- _Instruction_:
Repeat the records in full and exactly, omitting pictures.

Data listing:
#####

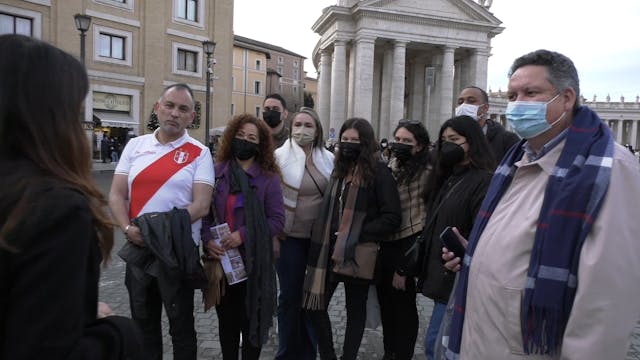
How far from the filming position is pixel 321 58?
45406mm

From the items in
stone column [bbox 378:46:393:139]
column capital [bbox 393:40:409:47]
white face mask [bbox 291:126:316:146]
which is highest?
column capital [bbox 393:40:409:47]

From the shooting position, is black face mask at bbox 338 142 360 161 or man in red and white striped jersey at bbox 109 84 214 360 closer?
man in red and white striped jersey at bbox 109 84 214 360

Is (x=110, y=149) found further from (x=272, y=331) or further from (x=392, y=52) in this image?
(x=272, y=331)

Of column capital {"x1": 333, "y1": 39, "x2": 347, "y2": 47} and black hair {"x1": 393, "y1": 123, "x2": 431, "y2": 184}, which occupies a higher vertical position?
column capital {"x1": 333, "y1": 39, "x2": 347, "y2": 47}

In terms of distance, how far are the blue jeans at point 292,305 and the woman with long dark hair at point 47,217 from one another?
302cm

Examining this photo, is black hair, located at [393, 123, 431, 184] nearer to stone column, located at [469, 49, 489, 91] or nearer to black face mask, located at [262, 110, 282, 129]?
black face mask, located at [262, 110, 282, 129]

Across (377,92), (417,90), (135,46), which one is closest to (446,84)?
(417,90)

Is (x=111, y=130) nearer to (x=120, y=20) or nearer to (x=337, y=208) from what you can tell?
(x=120, y=20)

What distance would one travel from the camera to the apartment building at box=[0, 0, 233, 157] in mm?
Result: 27219

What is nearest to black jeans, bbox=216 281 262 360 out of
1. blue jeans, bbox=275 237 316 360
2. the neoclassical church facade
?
blue jeans, bbox=275 237 316 360

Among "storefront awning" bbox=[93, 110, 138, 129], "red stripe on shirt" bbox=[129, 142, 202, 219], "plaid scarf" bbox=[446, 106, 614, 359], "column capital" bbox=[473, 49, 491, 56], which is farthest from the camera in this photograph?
"column capital" bbox=[473, 49, 491, 56]

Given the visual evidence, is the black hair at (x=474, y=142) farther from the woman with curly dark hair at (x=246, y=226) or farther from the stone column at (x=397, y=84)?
the stone column at (x=397, y=84)

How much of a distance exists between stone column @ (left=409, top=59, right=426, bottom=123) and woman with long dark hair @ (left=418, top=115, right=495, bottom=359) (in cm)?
4232

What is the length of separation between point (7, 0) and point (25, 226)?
3034cm
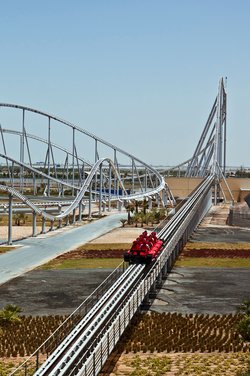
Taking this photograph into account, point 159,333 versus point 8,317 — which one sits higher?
point 8,317

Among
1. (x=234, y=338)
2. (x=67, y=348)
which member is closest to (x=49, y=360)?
(x=67, y=348)

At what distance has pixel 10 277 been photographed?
50.9 m

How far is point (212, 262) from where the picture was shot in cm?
6125

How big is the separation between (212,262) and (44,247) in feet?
59.4

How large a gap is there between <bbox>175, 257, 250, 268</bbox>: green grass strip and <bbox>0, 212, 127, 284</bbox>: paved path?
1163 cm

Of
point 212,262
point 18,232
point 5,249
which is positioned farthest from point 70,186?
point 212,262

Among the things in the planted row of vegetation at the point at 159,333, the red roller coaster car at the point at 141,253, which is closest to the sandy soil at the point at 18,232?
the red roller coaster car at the point at 141,253

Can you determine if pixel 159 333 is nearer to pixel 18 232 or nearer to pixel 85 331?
pixel 85 331

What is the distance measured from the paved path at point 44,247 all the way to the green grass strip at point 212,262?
1163 centimetres

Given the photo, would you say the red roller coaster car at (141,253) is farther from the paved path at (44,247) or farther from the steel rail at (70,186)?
the steel rail at (70,186)

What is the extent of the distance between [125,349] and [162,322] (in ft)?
17.2

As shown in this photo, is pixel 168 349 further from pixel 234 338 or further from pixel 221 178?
pixel 221 178

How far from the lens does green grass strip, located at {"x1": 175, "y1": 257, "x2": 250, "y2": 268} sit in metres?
59.0

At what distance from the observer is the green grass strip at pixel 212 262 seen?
194ft
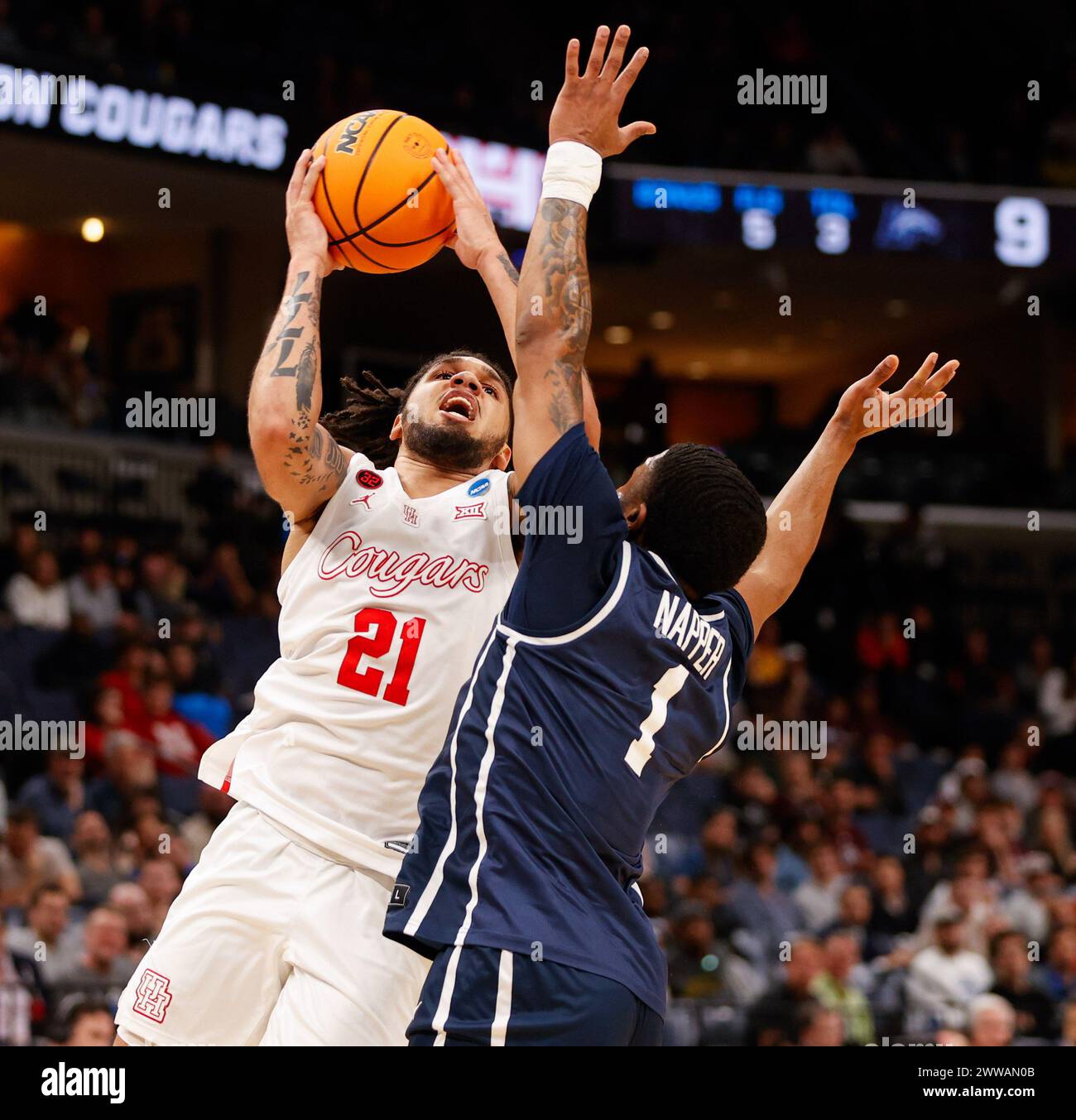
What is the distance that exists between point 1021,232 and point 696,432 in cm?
773

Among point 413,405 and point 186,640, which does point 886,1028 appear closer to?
point 186,640

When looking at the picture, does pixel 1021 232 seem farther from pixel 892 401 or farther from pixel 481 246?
pixel 481 246

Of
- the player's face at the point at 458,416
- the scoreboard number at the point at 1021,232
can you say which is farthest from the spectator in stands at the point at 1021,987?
the scoreboard number at the point at 1021,232

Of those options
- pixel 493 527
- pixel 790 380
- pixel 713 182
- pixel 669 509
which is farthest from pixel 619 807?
pixel 790 380

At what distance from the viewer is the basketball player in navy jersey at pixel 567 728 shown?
2.80 metres

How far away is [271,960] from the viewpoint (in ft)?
11.1

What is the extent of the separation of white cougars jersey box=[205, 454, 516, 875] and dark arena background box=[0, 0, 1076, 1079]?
123 inches

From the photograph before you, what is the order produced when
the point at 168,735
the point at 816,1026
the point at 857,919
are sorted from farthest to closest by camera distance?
the point at 857,919
the point at 168,735
the point at 816,1026

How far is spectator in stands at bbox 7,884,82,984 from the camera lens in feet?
22.8

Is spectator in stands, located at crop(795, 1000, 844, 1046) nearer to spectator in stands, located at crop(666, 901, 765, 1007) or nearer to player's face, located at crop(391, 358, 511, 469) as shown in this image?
spectator in stands, located at crop(666, 901, 765, 1007)

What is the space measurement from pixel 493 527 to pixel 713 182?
36.9 feet

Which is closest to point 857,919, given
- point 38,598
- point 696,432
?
point 38,598

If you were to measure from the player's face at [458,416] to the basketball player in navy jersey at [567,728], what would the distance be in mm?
688

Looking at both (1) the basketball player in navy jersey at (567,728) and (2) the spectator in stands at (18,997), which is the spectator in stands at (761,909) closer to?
(2) the spectator in stands at (18,997)
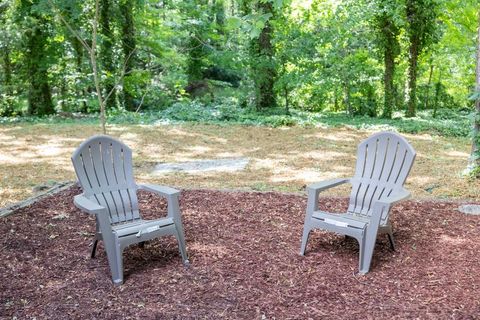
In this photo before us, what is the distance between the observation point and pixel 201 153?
750 cm

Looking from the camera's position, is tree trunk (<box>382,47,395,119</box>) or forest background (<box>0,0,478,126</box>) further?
tree trunk (<box>382,47,395,119</box>)

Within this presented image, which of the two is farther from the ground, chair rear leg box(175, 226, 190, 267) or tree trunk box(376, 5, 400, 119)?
tree trunk box(376, 5, 400, 119)

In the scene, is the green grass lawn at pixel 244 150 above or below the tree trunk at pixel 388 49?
below

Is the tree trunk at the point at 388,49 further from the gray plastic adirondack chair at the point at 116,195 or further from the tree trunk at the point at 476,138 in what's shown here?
the gray plastic adirondack chair at the point at 116,195

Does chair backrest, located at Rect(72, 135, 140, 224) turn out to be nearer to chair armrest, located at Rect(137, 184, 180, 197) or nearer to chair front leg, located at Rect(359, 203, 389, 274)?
chair armrest, located at Rect(137, 184, 180, 197)

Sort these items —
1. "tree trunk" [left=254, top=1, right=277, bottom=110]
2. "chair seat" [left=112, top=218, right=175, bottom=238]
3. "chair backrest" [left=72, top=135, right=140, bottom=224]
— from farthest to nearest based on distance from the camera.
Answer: "tree trunk" [left=254, top=1, right=277, bottom=110] < "chair backrest" [left=72, top=135, right=140, bottom=224] < "chair seat" [left=112, top=218, right=175, bottom=238]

#####

- _Result of the exercise_:
How far from the filming position is pixel 321 58?
45406mm

From the items in
stone column [bbox 378:46:393:139]
column capital [bbox 393:40:409:47]
white face mask [bbox 291:126:316:146]
which is highest?
column capital [bbox 393:40:409:47]

From the shooting position, is black face mask at bbox 338 142 360 161 or man in red and white striped jersey at bbox 109 84 214 360 closer?
man in red and white striped jersey at bbox 109 84 214 360

Is (x=110, y=149) found further from (x=272, y=331) or further from (x=392, y=52) in this image?
(x=272, y=331)

Of column capital {"x1": 333, "y1": 39, "x2": 347, "y2": 47} and black hair {"x1": 393, "y1": 123, "x2": 431, "y2": 184}, which occupies a higher vertical position?
column capital {"x1": 333, "y1": 39, "x2": 347, "y2": 47}

In terms of distance, how far are the blue jeans at point 292,305 and the woman with long dark hair at point 47,217 from one another?
302cm

Examining this photo, is black hair, located at [393, 123, 431, 184] nearer to stone column, located at [469, 49, 489, 91] or nearer to black face mask, located at [262, 110, 282, 129]?
black face mask, located at [262, 110, 282, 129]

Across (377,92), (417,90), (135,46), which one is closest to (446,84)?
(417,90)

Is (x=111, y=130) nearer to (x=120, y=20) or nearer to (x=337, y=208) from what you can tell?
(x=120, y=20)

What distance would one travel from the camera to the apartment building at box=[0, 0, 233, 157] in mm?
Result: 27219

What is nearest to black jeans, bbox=216 281 262 360 out of
1. blue jeans, bbox=275 237 316 360
2. the neoclassical church facade
?
blue jeans, bbox=275 237 316 360

Among "storefront awning" bbox=[93, 110, 138, 129], "red stripe on shirt" bbox=[129, 142, 202, 219], "plaid scarf" bbox=[446, 106, 614, 359], "column capital" bbox=[473, 49, 491, 56], which is farthest from the camera in this photograph?
"column capital" bbox=[473, 49, 491, 56]

Given the visual evidence, is the black hair at (x=474, y=142) farther from the woman with curly dark hair at (x=246, y=226) or farther from the stone column at (x=397, y=84)?
the stone column at (x=397, y=84)

How much of a distance exists between stone column @ (left=409, top=59, right=426, bottom=123) and woman with long dark hair @ (left=418, top=115, right=495, bottom=359) (in cm)?
4232

What is the length of separation between point (7, 0) and point (25, 226)?
3034cm
Taking this photograph into account, point 159,333 versus point 8,317 — which one sits higher?
point 8,317

Among
1. (x=234, y=338)
2. (x=67, y=348)
which member is closest to (x=49, y=360)?
(x=67, y=348)

At what distance has pixel 10 277 been photographed?
50.9 m

How far is point (212, 262) from where the picture was shot in cm?
6125

How big is the separation between (212,262) and (44,247) in feet?
59.4

How large a gap is there between <bbox>175, 257, 250, 268</bbox>: green grass strip and <bbox>0, 212, 127, 284</bbox>: paved path?
1163 cm

Of
point 212,262
point 18,232
point 5,249
which is positioned farthest from point 70,186?
point 212,262

Among the things in the planted row of vegetation at the point at 159,333, the red roller coaster car at the point at 141,253, which is closest to the sandy soil at the point at 18,232?
the red roller coaster car at the point at 141,253

Can you determine if pixel 159 333 is nearer to pixel 18 232 or nearer to pixel 85 331?
pixel 85 331

What is the distance measured from the paved path at point 44,247 all the way to the green grass strip at point 212,262?
1163 centimetres

Given the photo, would you say the red roller coaster car at (141,253) is farther from the paved path at (44,247) or farther from the steel rail at (70,186)?
the steel rail at (70,186)

What is the extent of the distance between [125,349] and [162,322] (in ft)?
17.2

As shown in this photo, is pixel 168 349 further from pixel 234 338 or further from pixel 221 178?
pixel 221 178

How far from the lens does green grass strip, located at {"x1": 175, "y1": 257, "x2": 250, "y2": 268} sit in metres?
59.0

At what distance from the observer is the green grass strip at pixel 212 262 seen?
194ft
What is the distance that exists between point 1021,232 and point 696,432 in cm?
773

Among point 413,405 and point 186,640, which does point 886,1028 appear closer to?
point 186,640

When looking at the picture, does pixel 1021 232 seem farther from pixel 892 401 or farther from pixel 481 246?
pixel 481 246

Of
- the player's face at the point at 458,416
- the scoreboard number at the point at 1021,232
can you say which is farthest from the spectator in stands at the point at 1021,987?
the scoreboard number at the point at 1021,232

Of those options
- pixel 493 527
- pixel 790 380
- pixel 713 182
- pixel 669 509
which is farthest from pixel 619 807?
pixel 790 380

At what distance from the viewer is the basketball player in navy jersey at pixel 567 728 shown?
2.80 metres

How far away is [271,960] from the viewpoint (in ft)?
11.1

What is the extent of the separation of white cougars jersey box=[205, 454, 516, 875] and dark arena background box=[0, 0, 1076, 1079]?
123 inches

From the photograph before you, what is the order produced when
the point at 168,735
the point at 816,1026
the point at 857,919
are sorted from farthest to closest by camera distance?
the point at 857,919
the point at 168,735
the point at 816,1026

How far is spectator in stands at bbox 7,884,82,984 from the camera lens in feet?
22.8

Is spectator in stands, located at crop(795, 1000, 844, 1046) nearer to spectator in stands, located at crop(666, 901, 765, 1007) or nearer to player's face, located at crop(391, 358, 511, 469) as shown in this image?
spectator in stands, located at crop(666, 901, 765, 1007)

What is the space measurement from pixel 493 527 to pixel 713 182?
36.9 feet

Which is closest to point 857,919, given
- point 38,598
- point 696,432
?
point 38,598

If you were to measure from the player's face at [458,416] to the basketball player in navy jersey at [567,728], what would the distance be in mm?
688

Looking at both (1) the basketball player in navy jersey at (567,728) and (2) the spectator in stands at (18,997), which is the spectator in stands at (761,909) closer to?
(2) the spectator in stands at (18,997)
In this photo before us, what is the distance between the observation point and pixel 201 153?
750 cm

Looking from the camera's position, is tree trunk (<box>382,47,395,119</box>) or forest background (<box>0,0,478,126</box>) further?
tree trunk (<box>382,47,395,119</box>)

Within this presented image, which of the two is farther from the ground, chair rear leg box(175, 226, 190, 267) or tree trunk box(376, 5, 400, 119)?
tree trunk box(376, 5, 400, 119)

In the scene, is the green grass lawn at pixel 244 150 above or below the tree trunk at pixel 388 49?
below

Is the tree trunk at the point at 388,49 further from the gray plastic adirondack chair at the point at 116,195 or further from the tree trunk at the point at 476,138 in what's shown here?
the gray plastic adirondack chair at the point at 116,195

Does chair backrest, located at Rect(72, 135, 140, 224) turn out to be nearer to chair armrest, located at Rect(137, 184, 180, 197) or nearer to chair front leg, located at Rect(359, 203, 389, 274)?
chair armrest, located at Rect(137, 184, 180, 197)

Sort these items —
1. "tree trunk" [left=254, top=1, right=277, bottom=110]
2. "chair seat" [left=112, top=218, right=175, bottom=238]
3. "chair backrest" [left=72, top=135, right=140, bottom=224]
— from farthest to nearest based on distance from the camera.
Answer: "tree trunk" [left=254, top=1, right=277, bottom=110] < "chair backrest" [left=72, top=135, right=140, bottom=224] < "chair seat" [left=112, top=218, right=175, bottom=238]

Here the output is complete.